| SUPPLIED MATERIAL |
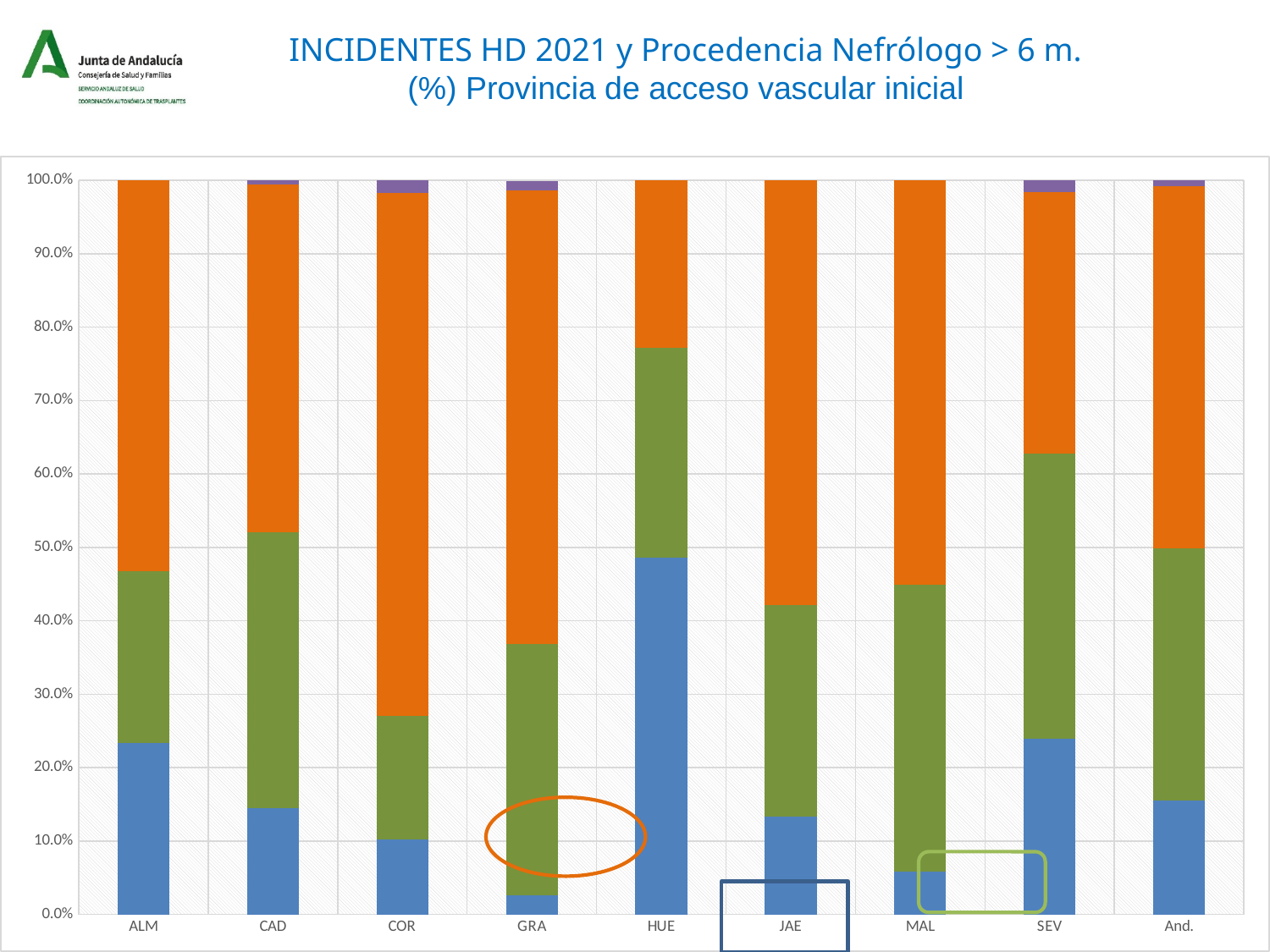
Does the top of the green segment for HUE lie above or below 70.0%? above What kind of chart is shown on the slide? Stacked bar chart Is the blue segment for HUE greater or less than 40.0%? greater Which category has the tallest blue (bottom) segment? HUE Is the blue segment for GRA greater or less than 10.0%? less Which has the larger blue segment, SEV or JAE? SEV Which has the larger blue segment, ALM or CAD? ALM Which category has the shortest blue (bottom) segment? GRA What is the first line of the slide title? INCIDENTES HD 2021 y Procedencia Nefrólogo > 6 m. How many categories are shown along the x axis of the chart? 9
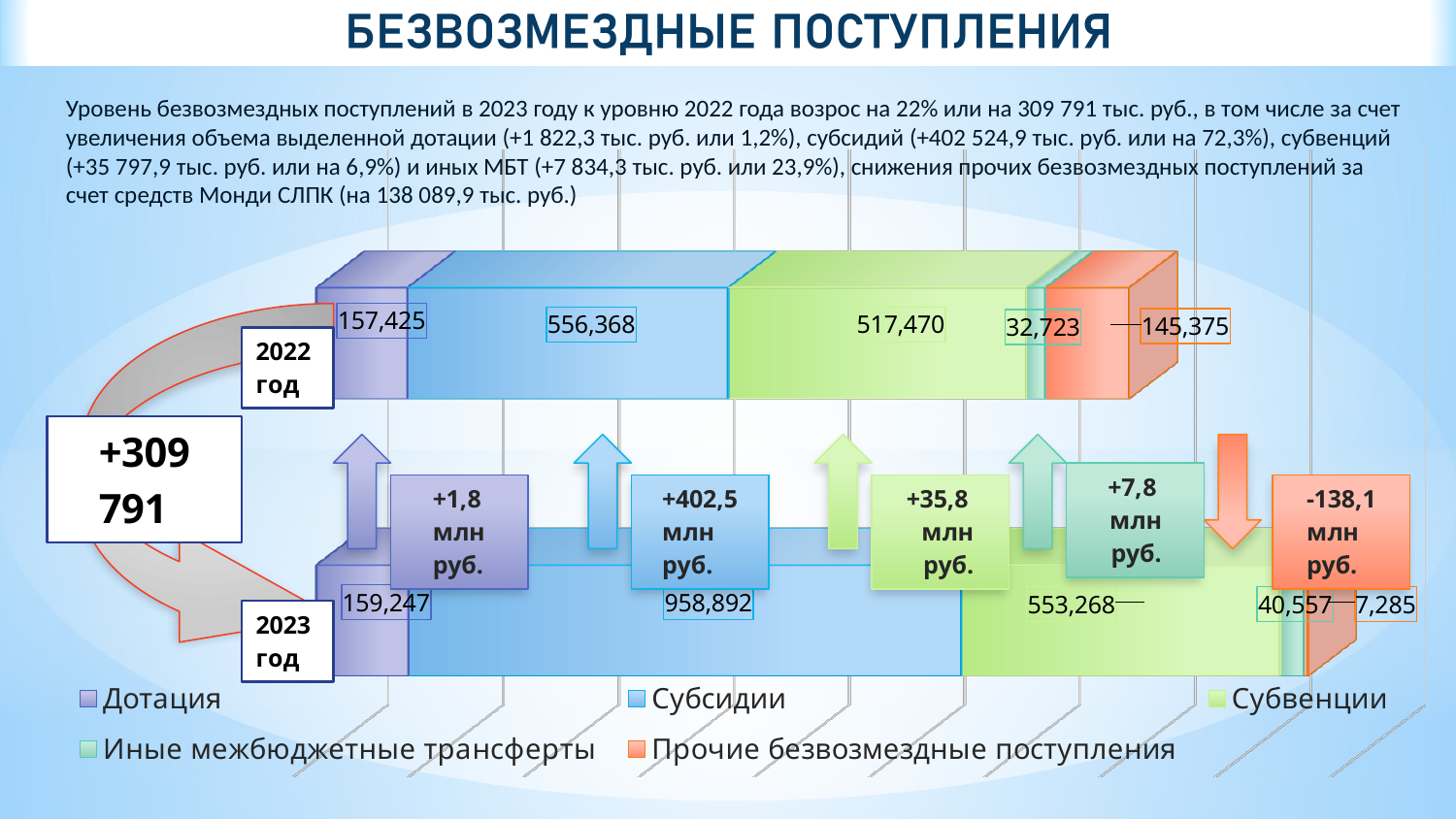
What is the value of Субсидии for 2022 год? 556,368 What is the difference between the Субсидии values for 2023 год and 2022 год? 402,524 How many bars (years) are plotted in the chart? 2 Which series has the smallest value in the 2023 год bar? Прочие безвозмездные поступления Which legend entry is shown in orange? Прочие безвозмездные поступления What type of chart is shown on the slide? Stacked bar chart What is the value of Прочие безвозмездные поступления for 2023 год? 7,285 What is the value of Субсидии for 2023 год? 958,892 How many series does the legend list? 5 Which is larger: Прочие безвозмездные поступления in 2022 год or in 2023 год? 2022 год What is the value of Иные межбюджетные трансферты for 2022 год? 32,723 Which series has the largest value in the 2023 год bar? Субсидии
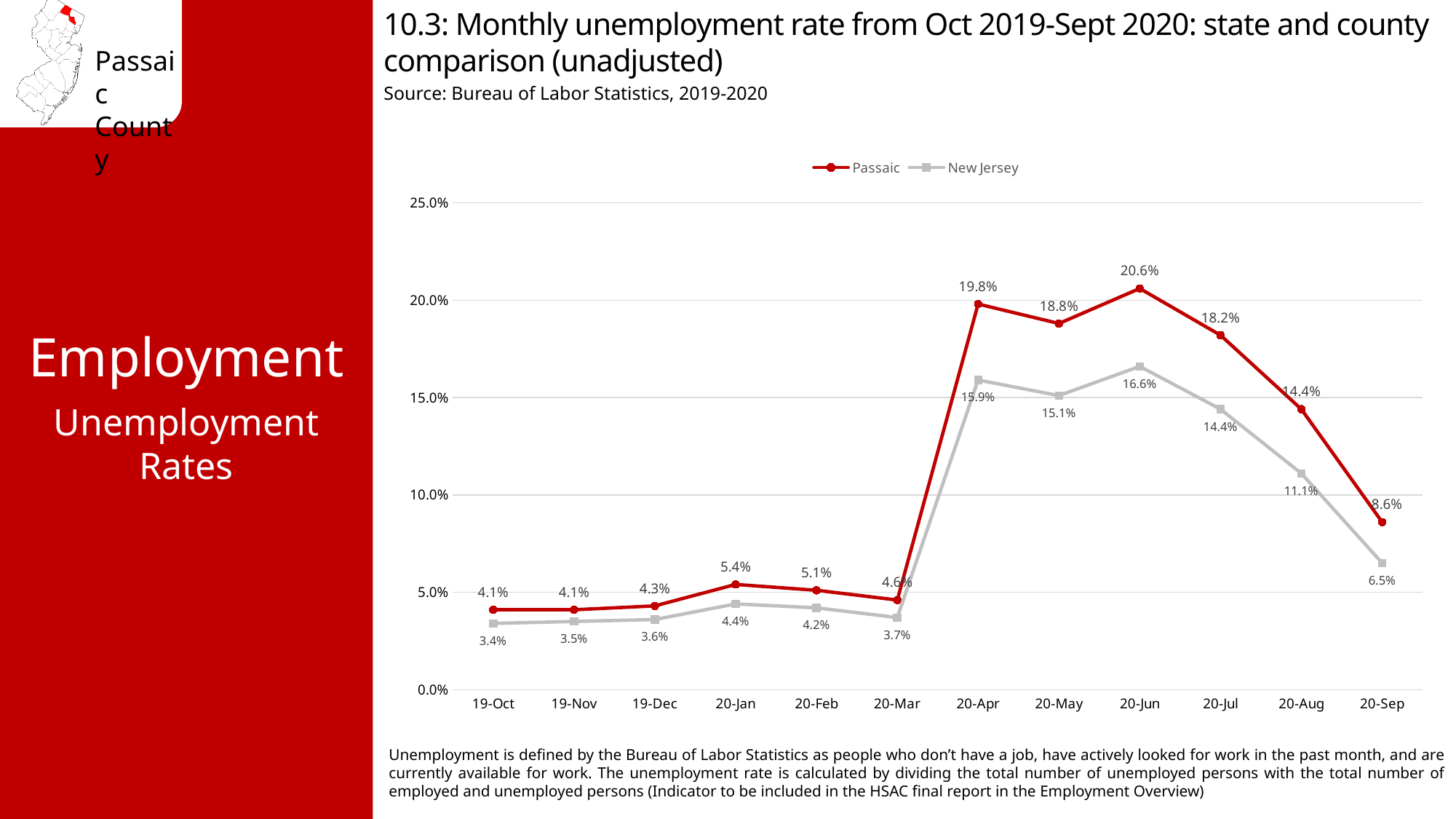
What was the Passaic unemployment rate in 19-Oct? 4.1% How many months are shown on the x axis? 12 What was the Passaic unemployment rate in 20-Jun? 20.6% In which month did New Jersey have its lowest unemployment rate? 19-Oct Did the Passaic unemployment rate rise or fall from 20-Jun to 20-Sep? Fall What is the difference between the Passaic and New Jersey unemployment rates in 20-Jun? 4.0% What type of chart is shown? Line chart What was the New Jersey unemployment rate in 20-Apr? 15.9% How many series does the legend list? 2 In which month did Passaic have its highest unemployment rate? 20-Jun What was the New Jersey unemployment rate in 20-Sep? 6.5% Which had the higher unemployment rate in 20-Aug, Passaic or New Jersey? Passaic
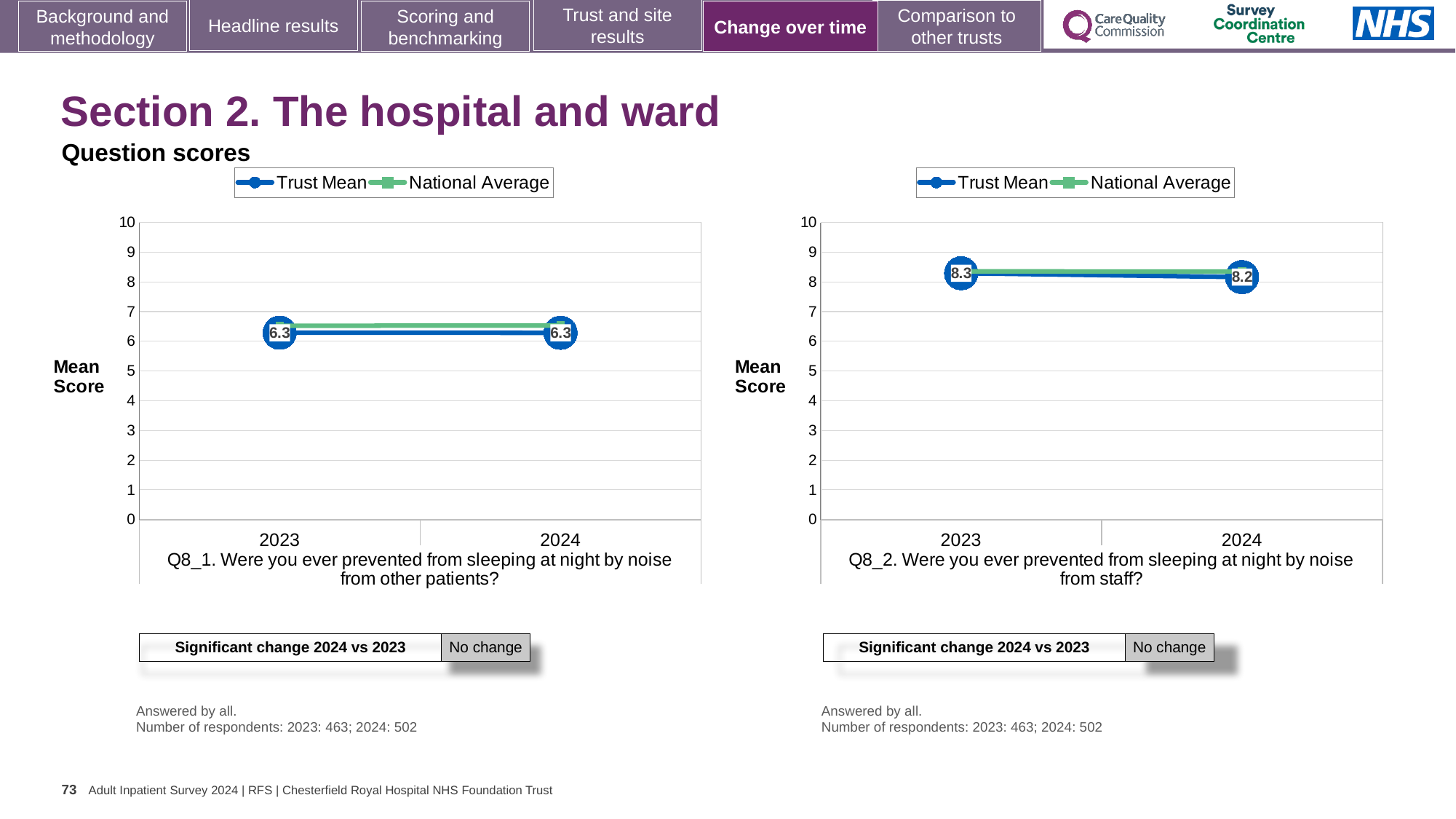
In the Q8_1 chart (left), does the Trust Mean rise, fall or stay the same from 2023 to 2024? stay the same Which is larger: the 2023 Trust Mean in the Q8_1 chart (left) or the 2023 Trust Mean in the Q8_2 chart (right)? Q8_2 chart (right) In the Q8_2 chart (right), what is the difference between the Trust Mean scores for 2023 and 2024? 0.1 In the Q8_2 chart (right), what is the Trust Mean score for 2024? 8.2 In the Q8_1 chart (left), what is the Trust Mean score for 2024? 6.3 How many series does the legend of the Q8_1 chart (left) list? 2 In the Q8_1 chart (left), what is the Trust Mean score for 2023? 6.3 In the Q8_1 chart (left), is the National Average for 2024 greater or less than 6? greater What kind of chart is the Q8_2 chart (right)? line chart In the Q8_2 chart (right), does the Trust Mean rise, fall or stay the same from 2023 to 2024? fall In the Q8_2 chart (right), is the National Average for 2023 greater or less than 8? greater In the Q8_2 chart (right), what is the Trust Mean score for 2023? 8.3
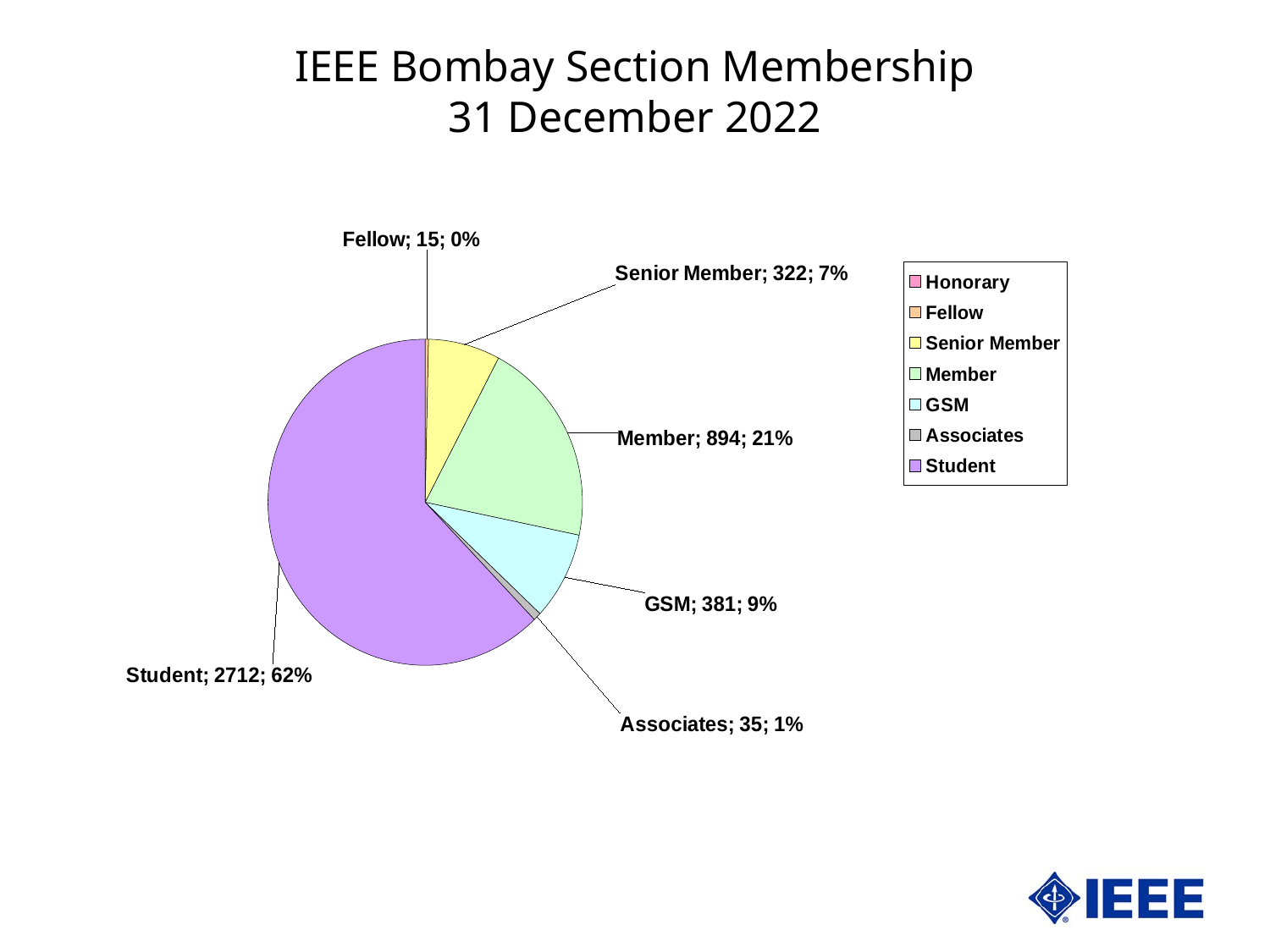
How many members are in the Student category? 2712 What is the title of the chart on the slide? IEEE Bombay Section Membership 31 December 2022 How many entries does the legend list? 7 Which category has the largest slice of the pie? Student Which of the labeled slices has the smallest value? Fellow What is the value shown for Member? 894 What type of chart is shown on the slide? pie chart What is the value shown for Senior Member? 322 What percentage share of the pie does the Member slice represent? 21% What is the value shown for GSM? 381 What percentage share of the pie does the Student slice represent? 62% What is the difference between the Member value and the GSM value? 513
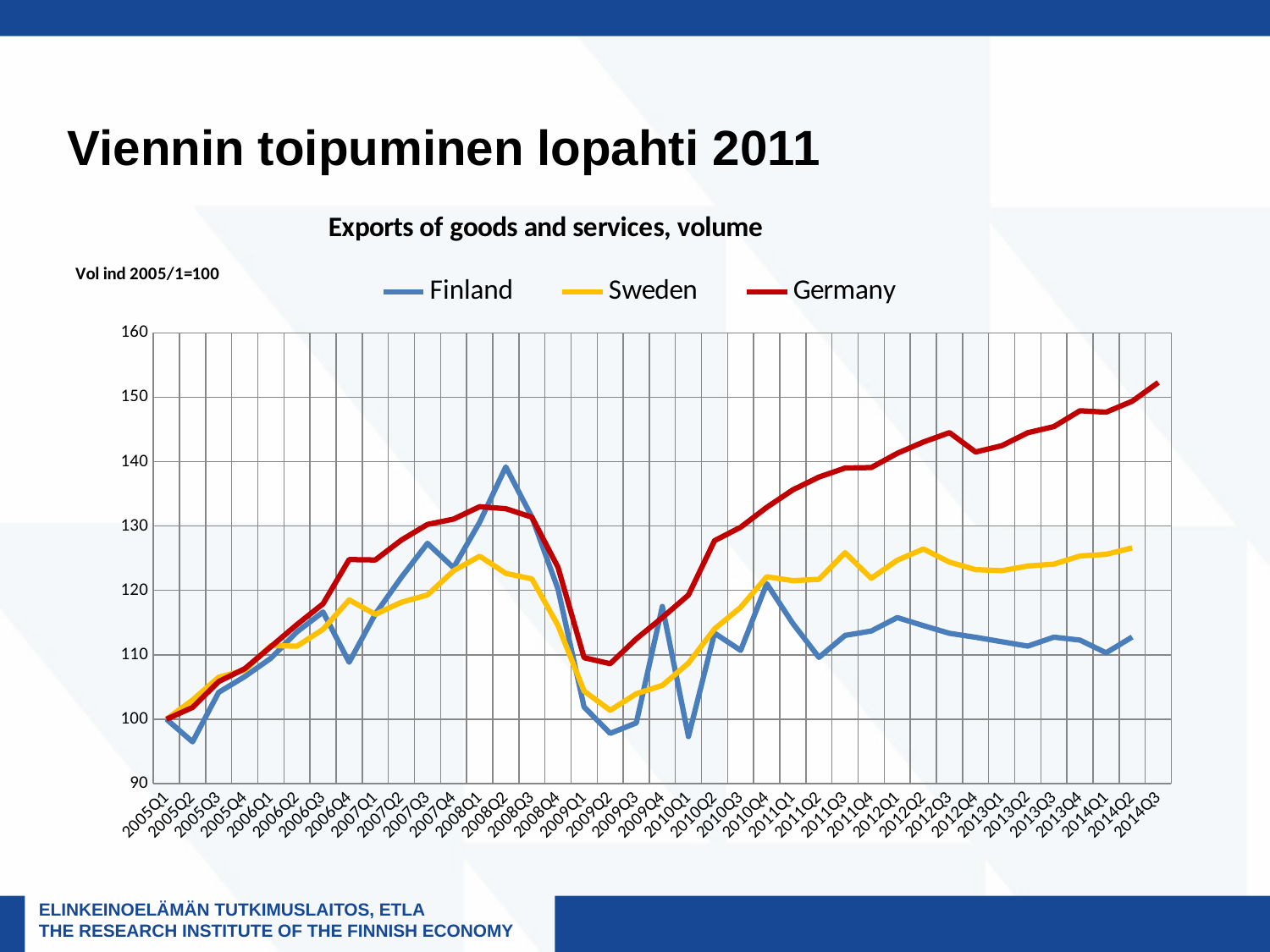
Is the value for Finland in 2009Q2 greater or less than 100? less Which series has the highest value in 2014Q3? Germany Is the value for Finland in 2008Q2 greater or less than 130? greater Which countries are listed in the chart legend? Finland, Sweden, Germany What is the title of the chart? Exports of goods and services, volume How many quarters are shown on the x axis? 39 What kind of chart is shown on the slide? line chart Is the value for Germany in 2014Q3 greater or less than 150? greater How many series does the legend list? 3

| TASK TO CARRY OUT |
Return every row above that contains the string "category", copying each one in full and treating uppercase and lowercase letters as different.

| EXPECTED OUTPUT |
Does the top of the green segment for HUE lie above or below 70.0%? above What kind of chart is shown on the slide? Stacked bar chart Is the blue segment for HUE greater or less than 40.0%? greater Which category has the tallest blue (bottom) segment? HUE Is the blue segment for GRA greater or less than 10.0%? less Which has the larger blue segment, SEV or JAE? SEV Which has the larger blue segment, ALM or CAD? ALM Which category has the shortest blue (bottom) segment? GRA What is the first line of the slide title? INCIDENTES HD 2021 y Procedencia Nefrólogo > 6 m. How many categories are shown along the x axis of the chart? 9
How many members are in the Student category? 2712 What is the title of the chart on the slide? IEEE Bombay Section Membership 31 December 2022 How many entries does the legend list? 7 Which category has the largest slice of the pie? Student Which of the labeled slices has the smallest value? Fellow What is the value shown for Member? 894 What type of chart is shown on the slide? pie chart What is the value shown for Senior Member? 322 What percentage share of the pie does the Member slice represent? 21% What is the value shown for GSM? 381 What percentage share of the pie does the Student slice represent? 62% What is the difference between the Member value and the GSM value? 513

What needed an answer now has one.